*Work to complete*.
• A. Reproduce the portion of the Firefox 3 beta passage starting at "Mozilla Releases First" and ending at "the release process.".
• B. According to the passage on the Firefox 3 beta, which kinds of add-ons do not work properly with the beta version?
• C. Extend the article about the first Firefox 3 beta, picking up after its final sentence.
----- Passage given -----
Mozilla Releases First Beta of Firefox 3


Mozilla launched a new beta of Firefox this week, essentially a developer
preview of the features and functions promised in the third major point
release of the popular open-source browser. Firefox 3 Beta 1 is available
for testing so Mozilla can gain feedback before the software advances to
the next stage in the release process.

"Much of the work leading up to this first beta has been around
developing the infrastructure to support a bunch of exciting new
features," Mozilla noted. "With this first beta, you'll get a taste of
what's coming in Firefox 3, but there's still more to come, and much of
what you'll see is still a bit rough around the edges."

Rough edges include the fact that Firefox add-ons don't work properly
with the beta version. Those add-ons include applications such as ad
blockers, search engines, and dictionaries in other languages. Mozilla
did not offer a final release date, noting only that the final version
will be launched "when we qualify the product as fully ready for our
users."
----- Entries -----
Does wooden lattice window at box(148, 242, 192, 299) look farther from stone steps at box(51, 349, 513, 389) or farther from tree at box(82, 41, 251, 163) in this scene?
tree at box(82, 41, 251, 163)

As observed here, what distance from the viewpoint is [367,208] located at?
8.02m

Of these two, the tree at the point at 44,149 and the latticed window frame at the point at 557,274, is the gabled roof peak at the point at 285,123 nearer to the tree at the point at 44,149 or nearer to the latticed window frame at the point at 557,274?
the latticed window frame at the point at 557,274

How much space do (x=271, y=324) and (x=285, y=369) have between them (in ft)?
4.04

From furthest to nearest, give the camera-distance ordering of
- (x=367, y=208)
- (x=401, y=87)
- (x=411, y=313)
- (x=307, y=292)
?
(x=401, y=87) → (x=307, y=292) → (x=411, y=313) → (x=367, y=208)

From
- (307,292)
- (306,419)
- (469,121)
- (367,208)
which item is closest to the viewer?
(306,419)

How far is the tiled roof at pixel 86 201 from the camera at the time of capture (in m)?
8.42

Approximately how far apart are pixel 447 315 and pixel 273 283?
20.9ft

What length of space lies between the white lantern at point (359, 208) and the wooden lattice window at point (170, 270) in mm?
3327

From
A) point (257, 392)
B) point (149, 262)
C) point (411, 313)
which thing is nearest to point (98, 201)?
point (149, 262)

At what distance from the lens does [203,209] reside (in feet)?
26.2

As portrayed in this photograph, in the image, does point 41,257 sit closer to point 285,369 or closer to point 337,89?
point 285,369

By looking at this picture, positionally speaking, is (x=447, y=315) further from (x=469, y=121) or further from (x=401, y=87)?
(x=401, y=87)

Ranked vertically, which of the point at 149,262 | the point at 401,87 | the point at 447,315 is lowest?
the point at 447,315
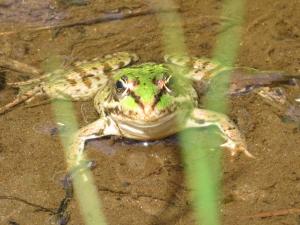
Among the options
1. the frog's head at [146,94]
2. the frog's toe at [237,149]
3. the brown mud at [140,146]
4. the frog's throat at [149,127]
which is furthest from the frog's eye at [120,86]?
the frog's toe at [237,149]

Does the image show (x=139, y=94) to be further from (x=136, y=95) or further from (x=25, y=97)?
(x=25, y=97)

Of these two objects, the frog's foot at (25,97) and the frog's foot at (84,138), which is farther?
the frog's foot at (25,97)

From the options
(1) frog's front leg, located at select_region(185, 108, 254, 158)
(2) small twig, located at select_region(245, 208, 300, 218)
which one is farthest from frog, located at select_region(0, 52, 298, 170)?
(2) small twig, located at select_region(245, 208, 300, 218)

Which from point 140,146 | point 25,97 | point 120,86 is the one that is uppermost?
point 120,86

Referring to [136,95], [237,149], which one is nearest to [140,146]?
[136,95]

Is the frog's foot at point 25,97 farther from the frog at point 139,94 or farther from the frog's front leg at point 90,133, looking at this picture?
the frog's front leg at point 90,133

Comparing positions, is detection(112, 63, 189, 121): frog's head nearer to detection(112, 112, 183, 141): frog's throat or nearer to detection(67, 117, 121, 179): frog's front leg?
detection(112, 112, 183, 141): frog's throat
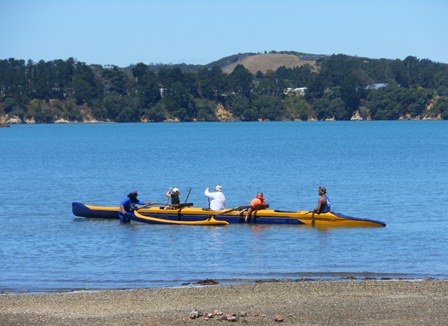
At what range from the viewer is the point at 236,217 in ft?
105

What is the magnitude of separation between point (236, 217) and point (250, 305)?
46.5 feet

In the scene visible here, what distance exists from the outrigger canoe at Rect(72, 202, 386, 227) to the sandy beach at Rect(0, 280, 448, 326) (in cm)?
1052

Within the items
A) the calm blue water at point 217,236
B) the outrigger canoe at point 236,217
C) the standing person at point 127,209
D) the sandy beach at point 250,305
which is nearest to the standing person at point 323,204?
the outrigger canoe at point 236,217

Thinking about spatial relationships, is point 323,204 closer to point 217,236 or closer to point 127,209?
point 217,236

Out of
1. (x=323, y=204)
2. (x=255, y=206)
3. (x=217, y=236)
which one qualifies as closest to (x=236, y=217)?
(x=255, y=206)

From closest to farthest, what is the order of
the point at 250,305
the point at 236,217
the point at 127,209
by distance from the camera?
1. the point at 250,305
2. the point at 236,217
3. the point at 127,209

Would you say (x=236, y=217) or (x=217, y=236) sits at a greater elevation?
(x=236, y=217)

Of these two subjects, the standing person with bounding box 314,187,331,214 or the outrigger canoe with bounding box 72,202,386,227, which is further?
the standing person with bounding box 314,187,331,214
-----
*Answer set*.
• A.
Mozilla Releases First Beta of Firefox 3


Mozilla launched a new beta of Firefox this week, essentially a developer
preview of the features and functions promised in the third major point
release of the popular open-source browser. Firefox 3 Beta 1 is available
for testing so Mozilla can gain feedback before the software advances to
the next stage in the release process.

• B. Ad blockers, search engines, and dictionaries in other languages.

• C.
Firefox 3 Beta 1 is based on the new Gecko 1.9 Web rendering platform.
The platform includes nearly two million lines of code changes designed
to fix some 11,000 issues. Gecko 1.9 includes some major changes to
enhance performance, stability, and code simplification and
sustainability.

Mozilla said Gecko 1.9 makes for a more secure, easier to use, more
personal product with a lot under the hood to offer Web site and Firefox
add-on developers.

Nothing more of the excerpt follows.